▸ EXCERPTED TEXT
■ ■ ■ ■ ■ ■ ■
Studio album by Craig Morgan
- Released: March 11, 2003
- Studio: Legends Studio (Nashville, Tennessee);
- Genre: Country
- Length: 38:26
- Label: Broken Bow Records
- Producer: Craig Morgan; Phil O'Donnell (tracks 1–10); D. Scott Miller (track 11);

Craig Morgan chronology
| Craig Morgan (2000) | I Love It (2003) | My Kind of Livin' (2005) |

Singles from I Love It
- "God, Family and Country" Released: 2002; "Almost Home" Released: November 4, 2002; "Every Friday Afternoon" Released: July 28, 2003; "Look at Us" Released: March 22, 2004;

= I Love It (album) =

I Love It is the second studio album by American country music artist Craig Morgan. It was released on March 11, 2003, by Broken Bow Records. The album contains four singles: "God, Family And Country", "Almost Home", "Every Friday Afternoon", and "Look at Us", all of which entered the Hot Country Songs charts between 2002 and 2004. "Almost Home" was the highest-peaking single of these four, reaching a peak of number 6 on the country charts.

The first single, "God, Family, and Country", was also recorded by the group 4 Runner on their 2003 album Getaway Car. 4 Runner also provide backing vocals on Morgan's rendition. "God, Family, and Country" is also dedicated to songwriter and musician Randy Hardison, who played drums on it.

Professional ratings
Review scores
| Source | Rating |
| Allmusic | Star |
| Country Standard Time | (favorable) |

==Track listing==

| No. | Title | Writer(s) | Length |
|---|---|---|---|
| 1. | "I Love It" | Philip Douglas; Ron Harbin; Jimmy Yeary; | 3:15 |
| 2. | "Almost Home" | Craig Morgan; Kerry Kurt Phillips; | 4:48 |
| 3. | "Look at Us" | Morgan; Larry Bastian; Buddy Cannon; | 2:35 |
| 4. | "In the Dream" | Morgan; Don Koch; | 4:18 |
| 5. | "You Never Know" | Morgan; Chris Bain; Phil O'Donnell; | 3:05 |
| 6. | "What You Do to Me" | Steve Dean; Wil Nance; | 3:21 |
| 7. | "Every Friday Afternoon" | Neal Coty; Jimmy Melton; | 3:53 |
| 8. | "Where Has My Hometown Gone" | Morgan; Jeff Carson; O'Donnell; | 3:43 |
| 9. | "Always Be Mine" | Jeremy Campbell; Noah Gordon; | 3:24 |
| 10. | "Money" | Campbell; Gordon; O'Donnell; | 2:37 |
| 11. | "God, Family and Country" | Morgan; Lance McDaniel; Craig Morris; | 3:26 |

== Personnel ==
As listed in liner notes.
■ ■ ■ ■ ■ ■ ■
▸ RAW RECORDS
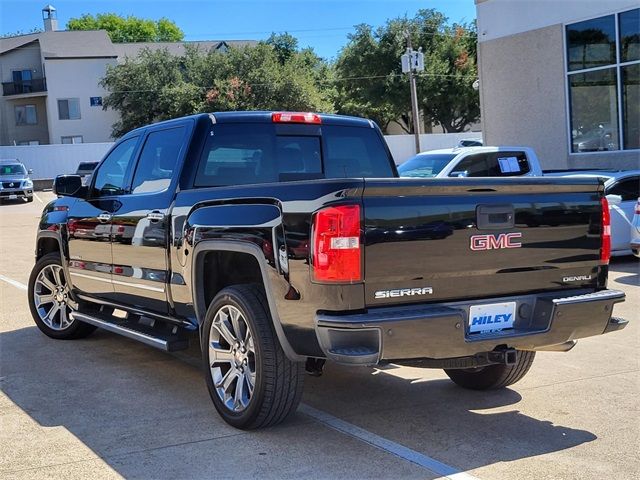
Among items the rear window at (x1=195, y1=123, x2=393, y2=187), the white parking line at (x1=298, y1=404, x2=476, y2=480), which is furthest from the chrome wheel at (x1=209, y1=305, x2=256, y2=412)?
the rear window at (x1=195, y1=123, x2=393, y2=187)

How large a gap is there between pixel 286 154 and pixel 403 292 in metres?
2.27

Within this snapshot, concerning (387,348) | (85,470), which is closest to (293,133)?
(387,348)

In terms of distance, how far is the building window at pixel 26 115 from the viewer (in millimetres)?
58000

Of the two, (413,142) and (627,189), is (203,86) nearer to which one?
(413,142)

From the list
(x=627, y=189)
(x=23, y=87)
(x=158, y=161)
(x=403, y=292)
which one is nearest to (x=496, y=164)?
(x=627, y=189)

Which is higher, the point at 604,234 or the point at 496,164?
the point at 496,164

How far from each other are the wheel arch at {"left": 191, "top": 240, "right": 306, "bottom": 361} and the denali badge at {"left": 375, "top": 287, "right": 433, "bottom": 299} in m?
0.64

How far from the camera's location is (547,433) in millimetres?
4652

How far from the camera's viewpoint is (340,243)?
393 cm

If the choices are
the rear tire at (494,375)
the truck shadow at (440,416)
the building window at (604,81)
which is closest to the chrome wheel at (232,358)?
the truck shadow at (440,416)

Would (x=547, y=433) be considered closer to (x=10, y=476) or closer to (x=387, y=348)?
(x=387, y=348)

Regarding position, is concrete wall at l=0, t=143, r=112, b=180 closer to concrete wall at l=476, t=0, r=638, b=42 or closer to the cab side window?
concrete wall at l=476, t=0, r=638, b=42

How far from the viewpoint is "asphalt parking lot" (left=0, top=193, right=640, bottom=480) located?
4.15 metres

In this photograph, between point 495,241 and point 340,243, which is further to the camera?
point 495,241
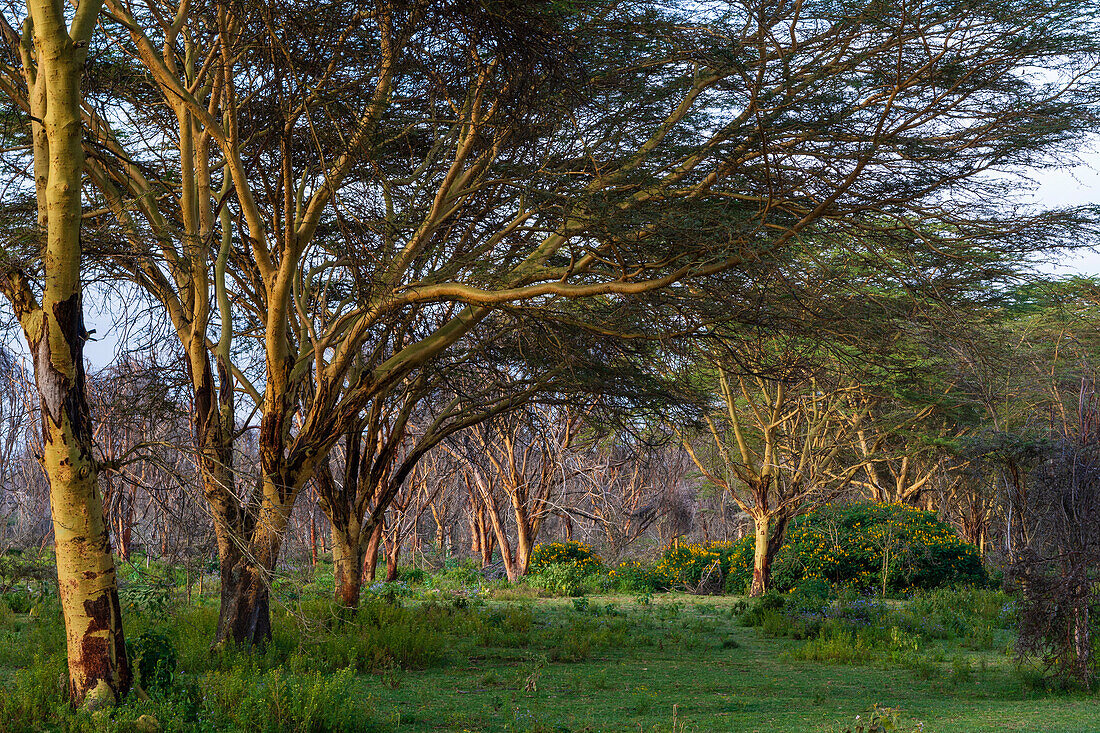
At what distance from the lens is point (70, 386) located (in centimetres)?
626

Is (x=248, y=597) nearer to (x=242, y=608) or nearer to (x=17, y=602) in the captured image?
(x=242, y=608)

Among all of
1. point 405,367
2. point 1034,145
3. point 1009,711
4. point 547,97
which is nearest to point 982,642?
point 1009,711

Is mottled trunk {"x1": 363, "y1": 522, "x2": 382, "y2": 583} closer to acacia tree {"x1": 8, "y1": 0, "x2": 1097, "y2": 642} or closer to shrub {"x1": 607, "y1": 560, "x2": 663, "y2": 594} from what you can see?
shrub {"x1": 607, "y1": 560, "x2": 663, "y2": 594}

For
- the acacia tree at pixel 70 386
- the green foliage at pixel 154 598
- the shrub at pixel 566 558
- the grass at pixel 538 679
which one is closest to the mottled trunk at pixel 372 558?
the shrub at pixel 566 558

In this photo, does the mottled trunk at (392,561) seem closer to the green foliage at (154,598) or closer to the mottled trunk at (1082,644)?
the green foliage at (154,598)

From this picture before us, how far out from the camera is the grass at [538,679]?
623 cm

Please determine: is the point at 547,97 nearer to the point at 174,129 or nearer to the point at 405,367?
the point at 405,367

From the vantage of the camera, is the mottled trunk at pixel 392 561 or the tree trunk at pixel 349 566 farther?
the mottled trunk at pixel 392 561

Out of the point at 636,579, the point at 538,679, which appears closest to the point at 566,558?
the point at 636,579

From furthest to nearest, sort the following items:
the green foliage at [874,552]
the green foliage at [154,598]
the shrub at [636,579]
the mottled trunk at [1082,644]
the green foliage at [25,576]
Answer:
■ ■ ■ ■ ■ ■ ■
▸ TASK LIST
A: Reproduce the stretch of the listing from the line containing "Out of the point" through the listing's final line, both included, with no changes.
B: Continue the article on the Craig Morgan album I Love It from where it stops.
The listing is unrelated to the article on the album I Love It.

▸ ANSWERS TO THE TASKS
A:
Out of the point at 636,579, the point at 538,679, which appears closest to the point at 566,558?
the point at 636,579

From furthest to nearest, sort the following items:
the green foliage at [874,552]
the green foliage at [154,598]
the shrub at [636,579]
the mottled trunk at [1082,644]
the green foliage at [25,576]
Answer:

B:
=== Tracks 1–10 ===
- Craig Morgan – lead vocals, harmony vocals
- Jimmy Nichols – acoustic piano, keyboards, Hammond B3 organ
- Larry Beaird – acoustic guitar, banjo, mandolin
- Jeff King – electric guitars
- Phil O'Donnell – acoustic guitar, harmonica
- Mike Johnson – steel guitar, dobro
- Mike Brignardello – bass
- Paul Leim – drums
- Chris McHugh – drums
- Glen Duncan – fiddle
- Rob Hajacos – fiddle
- Russell Terrell – harmony vocals

=== Track 11 ===
- Craig Morgan – lead vocals
- Larry Paxton – bass
- Randy Hardison – drums
- Jonathan Yudkin – strings
- 4 Runner:
- Jim Chapman – bass vocals
- Lee Hilliard – tenor vocals
- Craig Morris – baritone vocals, acoustic piano
- Michael Lusk – baritone vocals

== Production ==
- Blake Mevis – executive producer
- Craig Morris – producer
- Phil O'Donnell – producer (1–10)
- D. Scott Miller – producer (11)
- Billy Sherrill – tracking engineer (1–10)
- Dan Friszell – recording (11)
- Eric Bickel – assisted engineer (1–10)
- Derek Bason – mixing
- Benny Quinn – mastering at Masterfonics (Nashville, Tennessee)
- Nicole Cochran – production coordinator (1–10)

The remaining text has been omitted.